PHP RFC: base_convert changes
- Version: 0.1
- Date: 2019-05-15
- Author: Scott Dutton,php@exussum.co.uk
- Status: Implemented (in PHP 7.4)
- First Published at: https://wiki.php.net/rfc/base_convert_improvements
Introduction
The base_convert family of functions(base_convert, binhex, hexbin etc) are very accepting with their input arguments, you can pass any string to to them and they give a best effort of converting it.
For example base_convert(“hello world”, 16, 10); will return 237 with no warnings. What this does internally is base_convert(“ed”, 16, 10);
Also negative numbers simply do not work, eg base_convert(“-ff”, 16, 10); will return 255. (similar to above the “-” gets silently ignored).
Experienced developers get caught out by this for example https://gist.github.com/iansltx/4820b02ab276c3306314daaa41573445#file-getlines-php-L9
In this case literal binary data was the input and the result was 0 (which is expected but not clear)
Other functions affected by this are:
- decbin() - Decimal to binary
- bindec() - Binary to decimal
- decoct() - Decimal to octal
- octdec() - Octal to decimal
- dechex() - Decimal to hexadecimal
- hexdec() - Hexadecimal to decimal
Other programming languages behave in a a similar way to this proposal * Javascript - https://jsfiddle.net/c16b4usp/ * Python - https://repl.it/repls/OliveBlushingModem * Go - https://play.golang.org/p/aLWg15c00Fy
Javascript does work with larger numbers correctly, Python and Go work in a way which would be similar to PHP if this change was made.
Proposal
I propose two changes to the base_convert family of functions.
Error on ignored characters
When passed arguments that base_convert will ignore, also give a warning to the user informing them their input was incorrect. There is an exception in place for the second char, if base is 16 'x' is allowed eg “0xff”, base 2 allows b and base 8 allows o. this fits in with common formats for these numbers
This can be raised to a full exception for a later PHP version (eg PHP 8)
Allow negative arguments
Negative numbers should be allowed to be passed to the base_convert family of functions. for example base_convert('-ff', 16', 10); should return -255. Currently users need to make an exception in this case
Backward Incompatible Changes
Error on ignored characters
No BC breaks for a warning, in the case of an exception there will be a BC break - Would suggest PHP 8 for this.
Allow negative arguments
base_convert currently in the backend has a zend_ulong as its representation. We would need a zend_long. This will change the behavior of numbers in the range 9223372036854775807 - 18446744073709551615 but will allow negative numbers.

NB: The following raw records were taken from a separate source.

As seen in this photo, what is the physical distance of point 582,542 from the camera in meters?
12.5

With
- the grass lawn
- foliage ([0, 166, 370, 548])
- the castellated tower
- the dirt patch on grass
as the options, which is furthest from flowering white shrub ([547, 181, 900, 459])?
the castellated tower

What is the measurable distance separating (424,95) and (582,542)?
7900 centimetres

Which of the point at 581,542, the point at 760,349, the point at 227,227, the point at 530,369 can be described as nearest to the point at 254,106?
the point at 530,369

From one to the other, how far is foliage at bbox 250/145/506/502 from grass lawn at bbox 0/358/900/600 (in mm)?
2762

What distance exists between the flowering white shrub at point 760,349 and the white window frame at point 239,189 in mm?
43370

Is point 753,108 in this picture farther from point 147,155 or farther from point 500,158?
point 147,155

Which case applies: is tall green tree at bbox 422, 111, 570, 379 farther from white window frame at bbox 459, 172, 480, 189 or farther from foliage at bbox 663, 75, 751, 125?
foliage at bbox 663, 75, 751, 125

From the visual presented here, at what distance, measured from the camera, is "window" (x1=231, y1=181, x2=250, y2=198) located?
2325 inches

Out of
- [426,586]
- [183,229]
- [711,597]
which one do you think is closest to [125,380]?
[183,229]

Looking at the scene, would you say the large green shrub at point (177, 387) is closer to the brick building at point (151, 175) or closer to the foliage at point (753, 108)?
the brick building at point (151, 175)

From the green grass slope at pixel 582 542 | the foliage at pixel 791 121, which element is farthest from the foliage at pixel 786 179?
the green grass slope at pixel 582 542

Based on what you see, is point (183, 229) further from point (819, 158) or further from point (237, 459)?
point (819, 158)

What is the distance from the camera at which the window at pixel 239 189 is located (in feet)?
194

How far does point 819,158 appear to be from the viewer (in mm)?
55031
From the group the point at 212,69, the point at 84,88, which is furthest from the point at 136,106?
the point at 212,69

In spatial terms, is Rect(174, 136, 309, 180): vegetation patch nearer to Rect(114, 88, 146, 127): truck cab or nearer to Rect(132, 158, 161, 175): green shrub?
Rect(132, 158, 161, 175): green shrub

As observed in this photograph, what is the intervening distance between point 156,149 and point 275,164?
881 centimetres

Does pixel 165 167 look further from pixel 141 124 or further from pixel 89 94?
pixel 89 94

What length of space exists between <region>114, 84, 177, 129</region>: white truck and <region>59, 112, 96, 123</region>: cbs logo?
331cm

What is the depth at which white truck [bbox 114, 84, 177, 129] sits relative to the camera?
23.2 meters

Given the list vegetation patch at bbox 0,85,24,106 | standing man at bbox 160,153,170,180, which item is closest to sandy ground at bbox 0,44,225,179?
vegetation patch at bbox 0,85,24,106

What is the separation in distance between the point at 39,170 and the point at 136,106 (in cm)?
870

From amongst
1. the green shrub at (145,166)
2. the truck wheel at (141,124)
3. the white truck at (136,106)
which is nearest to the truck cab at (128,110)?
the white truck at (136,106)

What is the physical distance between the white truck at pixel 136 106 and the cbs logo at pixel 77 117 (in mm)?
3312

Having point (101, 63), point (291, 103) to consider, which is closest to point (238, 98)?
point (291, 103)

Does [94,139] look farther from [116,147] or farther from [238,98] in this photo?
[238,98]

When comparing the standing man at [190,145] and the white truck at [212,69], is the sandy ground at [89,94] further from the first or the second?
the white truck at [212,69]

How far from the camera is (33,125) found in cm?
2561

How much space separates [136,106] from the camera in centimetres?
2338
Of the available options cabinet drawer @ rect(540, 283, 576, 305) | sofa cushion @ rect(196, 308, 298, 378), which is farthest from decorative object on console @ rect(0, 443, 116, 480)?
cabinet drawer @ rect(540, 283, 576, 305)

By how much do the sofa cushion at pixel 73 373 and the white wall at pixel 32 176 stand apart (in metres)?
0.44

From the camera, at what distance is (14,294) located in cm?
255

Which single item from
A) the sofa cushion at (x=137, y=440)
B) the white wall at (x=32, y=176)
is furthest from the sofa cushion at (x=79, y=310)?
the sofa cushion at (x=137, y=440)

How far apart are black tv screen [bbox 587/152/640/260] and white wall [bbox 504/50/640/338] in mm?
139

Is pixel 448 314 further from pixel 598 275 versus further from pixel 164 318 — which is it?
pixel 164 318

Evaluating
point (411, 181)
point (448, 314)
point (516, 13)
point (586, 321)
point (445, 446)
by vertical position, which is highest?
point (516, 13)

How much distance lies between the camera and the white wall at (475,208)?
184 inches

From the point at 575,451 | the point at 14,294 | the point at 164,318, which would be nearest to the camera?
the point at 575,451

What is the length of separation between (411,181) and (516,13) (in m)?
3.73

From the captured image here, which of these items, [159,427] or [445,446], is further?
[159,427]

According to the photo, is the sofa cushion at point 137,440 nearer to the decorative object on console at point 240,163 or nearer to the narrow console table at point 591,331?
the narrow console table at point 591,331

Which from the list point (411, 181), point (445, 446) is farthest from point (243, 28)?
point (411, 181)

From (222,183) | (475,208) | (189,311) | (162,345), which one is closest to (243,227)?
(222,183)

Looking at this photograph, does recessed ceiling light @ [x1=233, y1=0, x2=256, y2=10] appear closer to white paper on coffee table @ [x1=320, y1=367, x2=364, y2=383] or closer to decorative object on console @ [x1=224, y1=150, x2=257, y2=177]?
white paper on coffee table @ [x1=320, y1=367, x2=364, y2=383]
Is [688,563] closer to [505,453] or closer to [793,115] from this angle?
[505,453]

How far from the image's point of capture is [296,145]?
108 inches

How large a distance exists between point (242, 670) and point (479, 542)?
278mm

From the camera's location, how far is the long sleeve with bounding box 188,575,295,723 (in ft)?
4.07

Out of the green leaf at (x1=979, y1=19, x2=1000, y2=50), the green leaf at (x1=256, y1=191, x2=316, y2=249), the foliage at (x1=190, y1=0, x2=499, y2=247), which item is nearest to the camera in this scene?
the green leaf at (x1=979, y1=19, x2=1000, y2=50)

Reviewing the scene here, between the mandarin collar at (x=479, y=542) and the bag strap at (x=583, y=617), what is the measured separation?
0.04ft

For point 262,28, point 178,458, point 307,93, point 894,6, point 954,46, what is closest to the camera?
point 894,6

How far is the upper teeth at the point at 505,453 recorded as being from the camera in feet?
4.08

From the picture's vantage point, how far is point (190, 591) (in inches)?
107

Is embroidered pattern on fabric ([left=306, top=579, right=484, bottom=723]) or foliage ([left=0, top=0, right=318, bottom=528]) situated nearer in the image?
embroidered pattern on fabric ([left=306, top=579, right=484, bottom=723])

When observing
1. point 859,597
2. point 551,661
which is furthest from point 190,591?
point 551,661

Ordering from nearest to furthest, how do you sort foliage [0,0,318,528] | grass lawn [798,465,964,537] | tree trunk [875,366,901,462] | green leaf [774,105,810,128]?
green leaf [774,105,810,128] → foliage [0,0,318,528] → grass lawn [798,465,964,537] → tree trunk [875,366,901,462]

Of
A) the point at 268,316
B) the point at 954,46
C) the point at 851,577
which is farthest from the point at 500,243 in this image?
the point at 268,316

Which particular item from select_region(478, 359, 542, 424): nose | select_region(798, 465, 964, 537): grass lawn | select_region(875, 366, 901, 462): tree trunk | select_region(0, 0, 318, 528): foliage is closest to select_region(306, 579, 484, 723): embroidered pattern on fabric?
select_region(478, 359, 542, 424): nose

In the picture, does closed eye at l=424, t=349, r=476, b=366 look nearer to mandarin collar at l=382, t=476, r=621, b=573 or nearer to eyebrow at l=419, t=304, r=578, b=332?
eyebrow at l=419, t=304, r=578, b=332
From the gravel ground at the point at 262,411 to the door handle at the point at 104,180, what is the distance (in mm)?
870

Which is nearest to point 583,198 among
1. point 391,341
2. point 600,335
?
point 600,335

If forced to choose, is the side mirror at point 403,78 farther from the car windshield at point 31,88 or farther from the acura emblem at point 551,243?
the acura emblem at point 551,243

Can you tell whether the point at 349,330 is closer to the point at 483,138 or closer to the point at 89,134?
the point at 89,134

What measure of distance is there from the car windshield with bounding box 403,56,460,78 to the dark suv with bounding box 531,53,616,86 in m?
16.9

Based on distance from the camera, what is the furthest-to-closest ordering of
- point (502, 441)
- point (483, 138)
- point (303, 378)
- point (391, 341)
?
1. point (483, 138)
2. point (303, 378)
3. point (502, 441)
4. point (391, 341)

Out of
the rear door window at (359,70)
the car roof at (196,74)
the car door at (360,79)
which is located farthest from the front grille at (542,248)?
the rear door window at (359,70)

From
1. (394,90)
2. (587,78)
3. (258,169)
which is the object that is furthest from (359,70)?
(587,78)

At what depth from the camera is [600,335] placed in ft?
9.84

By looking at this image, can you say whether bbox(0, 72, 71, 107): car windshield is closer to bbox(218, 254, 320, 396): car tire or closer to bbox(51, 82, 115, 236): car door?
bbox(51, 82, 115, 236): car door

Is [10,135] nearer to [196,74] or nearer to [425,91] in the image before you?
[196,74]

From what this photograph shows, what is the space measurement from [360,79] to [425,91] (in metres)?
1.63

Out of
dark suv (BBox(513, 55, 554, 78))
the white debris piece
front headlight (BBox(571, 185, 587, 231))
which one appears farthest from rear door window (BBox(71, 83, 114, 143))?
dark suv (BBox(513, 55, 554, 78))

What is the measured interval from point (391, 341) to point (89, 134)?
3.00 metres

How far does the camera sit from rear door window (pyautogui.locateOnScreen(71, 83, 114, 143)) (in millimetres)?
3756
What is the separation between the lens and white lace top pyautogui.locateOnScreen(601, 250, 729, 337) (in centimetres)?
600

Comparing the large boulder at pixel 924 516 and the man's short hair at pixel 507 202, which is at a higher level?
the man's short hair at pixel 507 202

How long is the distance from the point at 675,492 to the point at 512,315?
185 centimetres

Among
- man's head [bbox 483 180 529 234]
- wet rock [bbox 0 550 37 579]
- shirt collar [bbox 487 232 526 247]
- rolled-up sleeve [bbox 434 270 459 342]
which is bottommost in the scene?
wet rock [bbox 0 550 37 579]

This currently breaks a fair amount of unit tests that I will need to update if this change is accepted. The unit tests are around extreme values.
A secondary BC change would be people who have worked around this in userland code for example
https://stackoverflow.com/a/7051224/1281385
This change will break these work arounds
Would suggest PHP8 for this change
Proposed PHP Version(s)
PHP 7.4 for warnings PHP 8.0 for negative arguments and exceptions
RFC Impact
To SAPIs
None
To Existing Extensions
None
To Opcache
None
New Constants
None
php.ini Defaults
Open Issues
Make sure there are no open issues when the vote starts!
Unaffected PHP Functionality
Only the base_convert family of functions will be changed
Future Scope
Allow base_convert to allow any length input and not be restricted to a 64 bit int type
Proposed Voting Choices
2 votes
Error on ignored characters
This vote will be to raise a E_DEPRECATED warning for PHP 7.4. Raising to be an InvalidArgumentException in PHP 8
Allow negative arguments
This vote will allow negative arguments in PHP 8
Patches and Tests
Vote
Started 19th June 2019. Ends 3rd July 2019
References
Rejected Features
Keep this updated with features that were discussed on the mail lists.